Per mantenere stabilmente questa esperienza uno sforzo è necessario ed infine il cercatore conoscerà la sua vera natura anche nel mezzo della vita di tutti i giorni. questo è lo stato che sta oltre il nostro sforzo o la mancanza di sforzo.
Da qui si intuisce l’importanza del “risveglio” per cui, una volta assaggiata la “gioia del Sé”, il cercatore non potrà fare a meno di rivolgersi a questa ripetutamente cercando di riconquistarla.
Una volta sperimentata la gioia della pace nessuno vorrà indirizzarsi verso qualche altra ricerca.
Paolo D’Arpini - Comitato per la spiritualità laica
English reddition:
The dark night of the soul and the awakening...
Does the Awakening inevitably pass through what mystics call the dark night of the soul...?

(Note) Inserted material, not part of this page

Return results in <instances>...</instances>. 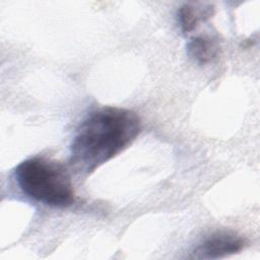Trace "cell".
Masks as SVG:
<instances>
[{"label": "cell", "mask_w": 260, "mask_h": 260, "mask_svg": "<svg viewBox=\"0 0 260 260\" xmlns=\"http://www.w3.org/2000/svg\"><path fill=\"white\" fill-rule=\"evenodd\" d=\"M141 121L128 109L104 107L79 125L70 146V165L89 174L127 148L139 135Z\"/></svg>", "instance_id": "cell-1"}, {"label": "cell", "mask_w": 260, "mask_h": 260, "mask_svg": "<svg viewBox=\"0 0 260 260\" xmlns=\"http://www.w3.org/2000/svg\"><path fill=\"white\" fill-rule=\"evenodd\" d=\"M14 175L22 192L38 202L53 207H67L75 201L71 176L57 160L31 157L21 161Z\"/></svg>", "instance_id": "cell-2"}, {"label": "cell", "mask_w": 260, "mask_h": 260, "mask_svg": "<svg viewBox=\"0 0 260 260\" xmlns=\"http://www.w3.org/2000/svg\"><path fill=\"white\" fill-rule=\"evenodd\" d=\"M245 240L232 231H216L206 236L193 251L194 258H220L242 251Z\"/></svg>", "instance_id": "cell-3"}, {"label": "cell", "mask_w": 260, "mask_h": 260, "mask_svg": "<svg viewBox=\"0 0 260 260\" xmlns=\"http://www.w3.org/2000/svg\"><path fill=\"white\" fill-rule=\"evenodd\" d=\"M220 46L217 39L200 35L193 37L187 44V53L194 61L199 64H207L213 61L219 54Z\"/></svg>", "instance_id": "cell-4"}, {"label": "cell", "mask_w": 260, "mask_h": 260, "mask_svg": "<svg viewBox=\"0 0 260 260\" xmlns=\"http://www.w3.org/2000/svg\"><path fill=\"white\" fill-rule=\"evenodd\" d=\"M213 8H196L192 4H184L178 10V19L184 34L194 30L198 23L211 16Z\"/></svg>", "instance_id": "cell-5"}]
</instances>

I answer based on my personal experience. Once the Awakening is achieved, and an experience of the Self has been had, what happens is that our spirit (or Consciousness) perceives the truth about its being. This brilliant moment of enlightenment, if it occurs in a mind totally purified from innate tendencies and regressed desires and fears, leads the ego back to the Self and to the overcoming of all dualism.
In truth, "I" (as consciousness) observe the character who can only manifest himself through my conscious observation. I do not judge him, I love him as I love anyone who enters my conscious sphere.

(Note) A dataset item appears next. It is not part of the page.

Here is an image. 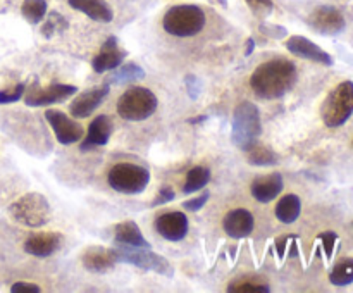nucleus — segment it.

The experience of the ultimate state, of consciousness free from identification, is exposed in various spiritual schools such as: Satori, Holy Spirit, Samadhi, Shaktipat, etc. It is usually understood that this experience of “awakening” to one’s nature is consequent to a particular condition of openness in which the “grace” of the Self (pure Awareness) can manifest itself and impart the knowledge of what we have always been and always will be.

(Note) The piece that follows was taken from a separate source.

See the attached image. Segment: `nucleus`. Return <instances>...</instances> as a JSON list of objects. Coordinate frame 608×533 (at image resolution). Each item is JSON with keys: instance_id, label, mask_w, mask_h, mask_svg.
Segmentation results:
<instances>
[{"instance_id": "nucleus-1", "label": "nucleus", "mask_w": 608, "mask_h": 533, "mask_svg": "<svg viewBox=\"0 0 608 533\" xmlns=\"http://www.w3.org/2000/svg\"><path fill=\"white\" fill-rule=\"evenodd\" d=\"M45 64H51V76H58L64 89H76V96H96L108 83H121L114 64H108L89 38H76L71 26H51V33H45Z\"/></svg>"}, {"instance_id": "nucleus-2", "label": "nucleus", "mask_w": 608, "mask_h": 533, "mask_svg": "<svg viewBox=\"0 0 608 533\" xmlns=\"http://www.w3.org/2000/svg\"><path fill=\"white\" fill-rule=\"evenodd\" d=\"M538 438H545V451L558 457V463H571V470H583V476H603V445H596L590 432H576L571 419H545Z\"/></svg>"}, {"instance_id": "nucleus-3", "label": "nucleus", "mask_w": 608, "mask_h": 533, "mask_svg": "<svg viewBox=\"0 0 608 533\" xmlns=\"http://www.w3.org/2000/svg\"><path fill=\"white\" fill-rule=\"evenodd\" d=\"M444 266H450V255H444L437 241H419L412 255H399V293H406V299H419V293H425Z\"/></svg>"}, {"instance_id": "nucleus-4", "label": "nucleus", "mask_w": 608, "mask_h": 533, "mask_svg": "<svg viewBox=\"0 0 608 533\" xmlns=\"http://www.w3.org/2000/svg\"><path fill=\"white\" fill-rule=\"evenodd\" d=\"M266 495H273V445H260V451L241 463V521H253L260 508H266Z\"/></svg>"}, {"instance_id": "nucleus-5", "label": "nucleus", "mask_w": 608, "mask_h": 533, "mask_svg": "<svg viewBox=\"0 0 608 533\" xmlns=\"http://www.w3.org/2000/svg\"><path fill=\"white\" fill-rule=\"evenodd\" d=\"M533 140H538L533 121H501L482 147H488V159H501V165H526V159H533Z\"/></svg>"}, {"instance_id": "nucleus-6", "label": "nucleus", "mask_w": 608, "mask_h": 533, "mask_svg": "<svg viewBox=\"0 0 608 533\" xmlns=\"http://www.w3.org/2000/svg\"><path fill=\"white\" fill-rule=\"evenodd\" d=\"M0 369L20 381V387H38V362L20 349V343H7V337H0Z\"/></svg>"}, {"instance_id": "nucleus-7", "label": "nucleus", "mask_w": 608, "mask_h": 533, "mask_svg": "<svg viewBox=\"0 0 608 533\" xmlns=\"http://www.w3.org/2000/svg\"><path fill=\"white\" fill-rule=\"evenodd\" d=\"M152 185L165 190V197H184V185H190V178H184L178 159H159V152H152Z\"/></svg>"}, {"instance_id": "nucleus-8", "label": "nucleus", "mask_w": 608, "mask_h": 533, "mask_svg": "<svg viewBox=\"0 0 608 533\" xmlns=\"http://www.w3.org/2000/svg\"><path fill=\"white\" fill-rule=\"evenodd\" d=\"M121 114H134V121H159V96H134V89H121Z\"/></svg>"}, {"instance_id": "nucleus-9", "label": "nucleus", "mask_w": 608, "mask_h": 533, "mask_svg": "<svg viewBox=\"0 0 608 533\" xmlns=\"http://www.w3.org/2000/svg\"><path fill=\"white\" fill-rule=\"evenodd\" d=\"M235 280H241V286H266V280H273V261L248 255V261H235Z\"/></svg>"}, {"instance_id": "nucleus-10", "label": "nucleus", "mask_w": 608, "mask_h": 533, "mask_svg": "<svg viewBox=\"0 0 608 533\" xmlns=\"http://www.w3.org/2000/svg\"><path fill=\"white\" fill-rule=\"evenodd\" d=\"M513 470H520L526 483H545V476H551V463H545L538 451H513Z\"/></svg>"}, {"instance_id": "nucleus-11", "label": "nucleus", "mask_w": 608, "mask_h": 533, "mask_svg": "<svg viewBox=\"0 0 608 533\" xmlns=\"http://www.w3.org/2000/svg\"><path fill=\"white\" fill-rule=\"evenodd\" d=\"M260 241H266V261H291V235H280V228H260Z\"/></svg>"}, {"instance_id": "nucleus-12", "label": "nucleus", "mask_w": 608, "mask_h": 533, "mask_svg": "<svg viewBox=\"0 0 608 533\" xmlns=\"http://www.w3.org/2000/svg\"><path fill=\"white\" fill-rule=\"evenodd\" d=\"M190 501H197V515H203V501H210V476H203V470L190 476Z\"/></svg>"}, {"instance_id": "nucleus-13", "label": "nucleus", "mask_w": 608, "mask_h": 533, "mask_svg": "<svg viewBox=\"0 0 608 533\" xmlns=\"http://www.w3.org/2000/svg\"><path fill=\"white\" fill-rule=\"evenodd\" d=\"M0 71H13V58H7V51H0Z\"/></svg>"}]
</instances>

Unfortunately, due to the accumulation of “vasana” mental tendencies, the lived experience does not always stabilize in permanent realization.
Therefore, awakening does not correspond to realization (or only in rare cases of full spiritual maturity). And here we are faced with a paradox, on the one hand there is the unequivocal awareness of the ultimate state that can never be erased, on the other a partial obscuring of this truth following the residual activity of the vasanas that continue to operate in the mind of the seeker…
Once revealed, knowledge takes time to stabilize. The Self is certainly within the direct experience of each one, but not as one can imagine, it is simply what it is. This “experience” is called samadhi. But due to the fluctuation of the mind, knowledge requires practice to stabilize.
So the work of the seeker is to eliminate the vasanas. A great help in this work of cleansing - as Ramana Maharshi stated - is to stay in the vicinity of a realized saint, so that the vasanas cease to be active, the mind becomes quiet and samadhi comes. In this way the seeker gets a correct experience in the presence of the master.
A practice to keep the awareness fixed on the Self (Noumenon or real subject) is to ask oneself "who am I?", and if thoughts should arise, during self-enquiry, one should ask oneself "to whom do these thoughts arise?". In this way one can remain as long as possible on the sense of presence, without giving an objective identification to this pure subjective identity.
To maintain this experience stably an effort is necessary and finally the seeker will know his true nature even in the midst of everyday life. This is the state that is beyond our effort or lack of effort.
From here we can understand the importance of “awakening” for which, once the “joy of the Self” has been tasted, the seeker cannot help but turn to it repeatedly trying to reconquer it.
Once the joy of peace has been experienced, no one will want to turn to any other search.